● **Supplied records**:
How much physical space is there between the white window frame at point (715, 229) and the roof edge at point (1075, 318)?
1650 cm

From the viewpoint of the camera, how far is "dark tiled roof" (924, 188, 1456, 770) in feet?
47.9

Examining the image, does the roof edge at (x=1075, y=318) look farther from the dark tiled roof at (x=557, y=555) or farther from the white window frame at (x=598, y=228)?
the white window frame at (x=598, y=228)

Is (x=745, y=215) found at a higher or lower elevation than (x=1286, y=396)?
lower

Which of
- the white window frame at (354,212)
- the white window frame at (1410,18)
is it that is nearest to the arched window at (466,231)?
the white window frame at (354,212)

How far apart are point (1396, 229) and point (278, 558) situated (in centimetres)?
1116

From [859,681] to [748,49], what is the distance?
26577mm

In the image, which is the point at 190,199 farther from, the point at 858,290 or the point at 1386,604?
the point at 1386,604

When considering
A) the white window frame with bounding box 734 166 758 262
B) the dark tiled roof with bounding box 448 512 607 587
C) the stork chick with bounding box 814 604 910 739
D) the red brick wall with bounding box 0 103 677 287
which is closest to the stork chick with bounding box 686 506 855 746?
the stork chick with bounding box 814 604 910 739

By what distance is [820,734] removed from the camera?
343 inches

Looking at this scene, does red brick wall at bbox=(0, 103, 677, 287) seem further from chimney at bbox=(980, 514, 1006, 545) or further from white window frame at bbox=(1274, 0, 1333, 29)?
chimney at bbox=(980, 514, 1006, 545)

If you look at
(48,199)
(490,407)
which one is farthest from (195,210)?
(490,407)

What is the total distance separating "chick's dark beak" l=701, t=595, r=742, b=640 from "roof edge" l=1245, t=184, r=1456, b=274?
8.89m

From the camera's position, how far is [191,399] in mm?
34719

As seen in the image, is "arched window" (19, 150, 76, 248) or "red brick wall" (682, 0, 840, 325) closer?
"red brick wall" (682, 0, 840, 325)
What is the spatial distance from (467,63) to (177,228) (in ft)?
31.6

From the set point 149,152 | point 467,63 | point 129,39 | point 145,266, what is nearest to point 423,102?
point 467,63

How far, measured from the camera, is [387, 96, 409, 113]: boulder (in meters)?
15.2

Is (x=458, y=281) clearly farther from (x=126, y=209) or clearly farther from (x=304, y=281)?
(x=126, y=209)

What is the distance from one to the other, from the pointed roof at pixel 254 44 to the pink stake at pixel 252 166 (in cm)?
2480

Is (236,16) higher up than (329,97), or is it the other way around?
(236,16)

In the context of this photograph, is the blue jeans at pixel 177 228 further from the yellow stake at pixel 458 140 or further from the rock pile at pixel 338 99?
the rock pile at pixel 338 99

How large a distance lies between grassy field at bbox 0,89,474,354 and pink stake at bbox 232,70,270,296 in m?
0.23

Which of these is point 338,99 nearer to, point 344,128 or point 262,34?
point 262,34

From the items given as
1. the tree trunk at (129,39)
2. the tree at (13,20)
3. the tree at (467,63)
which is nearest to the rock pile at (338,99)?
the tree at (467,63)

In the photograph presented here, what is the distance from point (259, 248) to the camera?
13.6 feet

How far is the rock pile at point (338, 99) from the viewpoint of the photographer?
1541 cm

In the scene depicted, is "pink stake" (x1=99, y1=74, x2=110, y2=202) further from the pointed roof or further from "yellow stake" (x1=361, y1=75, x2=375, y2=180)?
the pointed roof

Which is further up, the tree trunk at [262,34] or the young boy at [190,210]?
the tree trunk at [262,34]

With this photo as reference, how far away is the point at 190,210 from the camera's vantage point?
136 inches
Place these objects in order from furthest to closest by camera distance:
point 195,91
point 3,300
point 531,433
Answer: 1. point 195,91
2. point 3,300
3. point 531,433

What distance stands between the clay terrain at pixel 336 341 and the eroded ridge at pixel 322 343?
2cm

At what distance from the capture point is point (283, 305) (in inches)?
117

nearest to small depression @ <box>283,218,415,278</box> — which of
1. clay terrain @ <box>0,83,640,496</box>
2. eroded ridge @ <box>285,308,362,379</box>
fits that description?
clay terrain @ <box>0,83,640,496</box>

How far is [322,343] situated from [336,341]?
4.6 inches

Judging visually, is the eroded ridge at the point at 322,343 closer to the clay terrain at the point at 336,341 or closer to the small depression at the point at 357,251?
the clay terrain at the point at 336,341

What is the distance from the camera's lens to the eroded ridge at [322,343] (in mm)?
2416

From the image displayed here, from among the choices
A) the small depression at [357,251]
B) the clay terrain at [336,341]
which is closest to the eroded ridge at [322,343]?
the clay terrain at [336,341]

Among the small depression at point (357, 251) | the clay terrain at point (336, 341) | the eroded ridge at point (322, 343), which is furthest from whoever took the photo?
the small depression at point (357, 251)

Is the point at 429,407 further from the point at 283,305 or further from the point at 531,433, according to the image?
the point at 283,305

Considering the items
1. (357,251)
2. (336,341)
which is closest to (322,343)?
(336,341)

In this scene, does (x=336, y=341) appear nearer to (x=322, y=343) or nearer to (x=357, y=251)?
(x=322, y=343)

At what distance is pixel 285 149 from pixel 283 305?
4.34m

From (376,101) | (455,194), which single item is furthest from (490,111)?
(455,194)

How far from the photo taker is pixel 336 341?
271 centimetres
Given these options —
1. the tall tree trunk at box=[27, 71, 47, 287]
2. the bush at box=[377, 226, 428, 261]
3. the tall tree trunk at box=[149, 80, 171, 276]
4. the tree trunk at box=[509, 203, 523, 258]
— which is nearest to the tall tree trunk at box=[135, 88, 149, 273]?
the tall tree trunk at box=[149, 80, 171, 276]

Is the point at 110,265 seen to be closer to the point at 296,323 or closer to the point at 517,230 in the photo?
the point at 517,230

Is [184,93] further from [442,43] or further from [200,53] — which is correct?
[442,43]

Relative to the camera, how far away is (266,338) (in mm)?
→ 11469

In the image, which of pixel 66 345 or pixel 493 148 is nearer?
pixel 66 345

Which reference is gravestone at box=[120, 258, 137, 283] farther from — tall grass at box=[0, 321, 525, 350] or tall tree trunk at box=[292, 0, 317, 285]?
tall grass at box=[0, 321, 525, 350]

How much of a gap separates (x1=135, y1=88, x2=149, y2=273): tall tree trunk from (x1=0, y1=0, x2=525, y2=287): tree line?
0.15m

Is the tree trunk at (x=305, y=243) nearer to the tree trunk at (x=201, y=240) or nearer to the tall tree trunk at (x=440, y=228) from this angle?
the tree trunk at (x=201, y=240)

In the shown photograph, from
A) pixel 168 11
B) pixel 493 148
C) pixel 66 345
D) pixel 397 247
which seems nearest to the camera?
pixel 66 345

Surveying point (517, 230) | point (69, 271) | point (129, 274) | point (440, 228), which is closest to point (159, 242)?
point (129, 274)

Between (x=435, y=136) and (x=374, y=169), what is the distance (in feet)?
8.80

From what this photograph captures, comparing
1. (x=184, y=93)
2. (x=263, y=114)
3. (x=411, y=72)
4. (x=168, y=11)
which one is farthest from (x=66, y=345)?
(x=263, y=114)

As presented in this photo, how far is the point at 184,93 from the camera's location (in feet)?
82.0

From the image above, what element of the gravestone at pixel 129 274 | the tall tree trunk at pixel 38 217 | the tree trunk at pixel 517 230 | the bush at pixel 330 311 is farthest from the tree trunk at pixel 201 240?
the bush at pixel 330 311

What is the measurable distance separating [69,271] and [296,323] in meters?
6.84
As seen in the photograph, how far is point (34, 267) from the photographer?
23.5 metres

● **Problem statement**:
Repeat all the entries word for word.

● **Correct output**:
How much physical space is there between the white window frame at point (715, 229) and the roof edge at point (1075, 318)?
1650 cm

From the viewpoint of the camera, how far is "dark tiled roof" (924, 188, 1456, 770) in feet?
47.9

Examining the image, does the roof edge at (x=1075, y=318) look farther from the dark tiled roof at (x=557, y=555) or farther from the white window frame at (x=598, y=228)?
the white window frame at (x=598, y=228)

Is (x=745, y=215) found at a higher or lower elevation than (x=1286, y=396)?
lower

Which of
- the white window frame at (354,212)
- the white window frame at (1410,18)
is it that is nearest to the arched window at (466,231)?
the white window frame at (354,212)

How far apart are point (1396, 229) and point (278, 558) situated (in centimetres)?
1116

From [859,681] to [748,49], what is the distance?
26577mm

In the image, which is the point at 190,199 farther from, the point at 858,290 or the point at 1386,604?
the point at 1386,604

When considering
A) the white window frame with bounding box 734 166 758 262
B) the dark tiled roof with bounding box 448 512 607 587
C) the stork chick with bounding box 814 604 910 739
D) the red brick wall with bounding box 0 103 677 287
which is closest to the stork chick with bounding box 686 506 855 746?
the stork chick with bounding box 814 604 910 739

By what distance is [820,734] removed from the camera?
343 inches

Looking at this scene, does red brick wall at bbox=(0, 103, 677, 287) seem further from chimney at bbox=(980, 514, 1006, 545) or further from white window frame at bbox=(1274, 0, 1333, 29)?
chimney at bbox=(980, 514, 1006, 545)

If you look at
(48,199)
(490,407)
which one is farthest from (195,210)?
(490,407)

What is the total distance separating "chick's dark beak" l=701, t=595, r=742, b=640 from "roof edge" l=1245, t=184, r=1456, b=274?
8.89m

From the camera's position, how far is [191,399] in mm?
34719

As seen in the image, is "arched window" (19, 150, 76, 248) or "red brick wall" (682, 0, 840, 325) closer?
"red brick wall" (682, 0, 840, 325)
What is the spatial distance from (467,63) to (177,228) (in ft)?
31.6

From the set point 149,152 | point 467,63 | point 129,39 | point 145,266, what is nearest to point 423,102?
point 467,63

How far, measured from the camera, is [387, 96, 409, 113]: boulder (in meters)?
15.2

Is (x=458, y=281) clearly farther from (x=126, y=209) or clearly farther from (x=304, y=281)?
(x=126, y=209)

What is the distance from one to the other, from the pointed roof at pixel 254 44 to the pink stake at pixel 252 166 (in cm)?
2480

Is (236,16) higher up than (329,97), or is it the other way around?
(236,16)

In the context of this photograph, is the blue jeans at pixel 177 228 further from the yellow stake at pixel 458 140 or further from the rock pile at pixel 338 99?
the rock pile at pixel 338 99

How large a distance lies between grassy field at bbox 0,89,474,354 and pink stake at bbox 232,70,270,296 in m?
0.23

Which of these is point 338,99 nearer to, point 344,128 or point 262,34?
point 262,34

From the items given as
1. the tree trunk at (129,39)
2. the tree at (13,20)
3. the tree at (467,63)
which is nearest to the rock pile at (338,99)?
the tree at (467,63)

In the photograph presented here, what is the distance from point (259, 248) to the camera?
13.6 feet

How far is the rock pile at point (338, 99) from the viewpoint of the photographer?
1541 cm

In the scene depicted, is "pink stake" (x1=99, y1=74, x2=110, y2=202) further from the pointed roof or further from "yellow stake" (x1=361, y1=75, x2=375, y2=180)?
the pointed roof

Which is further up, the tree trunk at [262,34] or the young boy at [190,210]?
the tree trunk at [262,34]

With this photo as reference, how far away is the point at 190,210 from the camera's vantage point?
136 inches
Place these objects in order from furthest to closest by camera distance:
point 195,91
point 3,300
point 531,433
Answer: 1. point 195,91
2. point 3,300
3. point 531,433

What distance stands between the clay terrain at pixel 336 341 and the eroded ridge at pixel 322 343?
2cm

At what distance from the capture point is point (283, 305) (in inches)?
117

nearest to small depression @ <box>283,218,415,278</box> — which of
1. clay terrain @ <box>0,83,640,496</box>
2. eroded ridge @ <box>285,308,362,379</box>
fits that description?
clay terrain @ <box>0,83,640,496</box>

How far is [322,343] situated from [336,341]?
4.6 inches

Judging visually, is the eroded ridge at the point at 322,343 closer to the clay terrain at the point at 336,341 or closer to the small depression at the point at 357,251?
the clay terrain at the point at 336,341

What is the distance from the camera's lens to the eroded ridge at [322,343] (in mm)?
2416

From the image displayed here, from among the choices
A) the small depression at [357,251]
B) the clay terrain at [336,341]
which is closest to the eroded ridge at [322,343]?
the clay terrain at [336,341]

Among the small depression at point (357, 251) | the clay terrain at point (336, 341) | the eroded ridge at point (322, 343), which is furthest from whoever took the photo?
the small depression at point (357, 251)

Is the point at 429,407 further from the point at 283,305 or further from the point at 531,433, according to the image?
the point at 283,305

Considering the items
1. (357,251)
2. (336,341)
which is closest to (322,343)?
(336,341)

In this scene, does (x=336, y=341) appear nearer to (x=322, y=343) or nearer to (x=357, y=251)?
(x=322, y=343)

At what distance is pixel 285 149 from pixel 283 305?
4.34m

From (376,101) | (455,194), which single item is furthest from (490,111)?
(455,194)

How far from the photo taker is pixel 336 341?
271 centimetres
Given these options —
1. the tall tree trunk at box=[27, 71, 47, 287]
2. the bush at box=[377, 226, 428, 261]
3. the tall tree trunk at box=[149, 80, 171, 276]
4. the tree trunk at box=[509, 203, 523, 258]
— which is nearest to the tall tree trunk at box=[135, 88, 149, 273]?
the tall tree trunk at box=[149, 80, 171, 276]

Is the point at 110,265 seen to be closer to the point at 296,323 or closer to the point at 517,230 in the photo?
the point at 517,230

Is [184,93] further from [442,43] or further from [200,53] — which is correct?
[442,43]

Relative to the camera, how far away is (266,338) (in mm)?
→ 11469

In the image, which of pixel 66 345 or pixel 493 148 is nearer?
pixel 66 345

Which reference is gravestone at box=[120, 258, 137, 283] farther from — tall grass at box=[0, 321, 525, 350] or tall tree trunk at box=[292, 0, 317, 285]?
tall grass at box=[0, 321, 525, 350]

How much of a gap separates (x1=135, y1=88, x2=149, y2=273): tall tree trunk from (x1=0, y1=0, x2=525, y2=287): tree line?
0.15m

Is the tree trunk at (x=305, y=243) nearer to the tree trunk at (x=201, y=240) or nearer to the tall tree trunk at (x=440, y=228) from this angle?
the tree trunk at (x=201, y=240)

In the shown photograph, from
A) pixel 168 11
B) pixel 493 148
C) pixel 66 345
D) pixel 397 247
which seems nearest to the camera?
pixel 66 345

Surveying point (517, 230) | point (69, 271) | point (129, 274) | point (440, 228), which is closest to point (159, 242)?
point (129, 274)

Between (x=435, y=136) and (x=374, y=169), what is the distance (in feet)?
8.80

From what this photograph captures, comparing
1. (x=184, y=93)
2. (x=263, y=114)
3. (x=411, y=72)
4. (x=168, y=11)
which one is farthest from (x=66, y=345)?
(x=263, y=114)

As presented in this photo, how far is the point at 184,93 from the camera's location (in feet)?
82.0

From the image above, what element of the gravestone at pixel 129 274 | the tall tree trunk at pixel 38 217 | the tree trunk at pixel 517 230 | the bush at pixel 330 311 is farthest from the tree trunk at pixel 201 240?
the bush at pixel 330 311

What is the measurable distance separating [69,271] and [296,323] in meters?
6.84
As seen in the photograph, how far is point (34, 267) from the photographer?
23.5 metres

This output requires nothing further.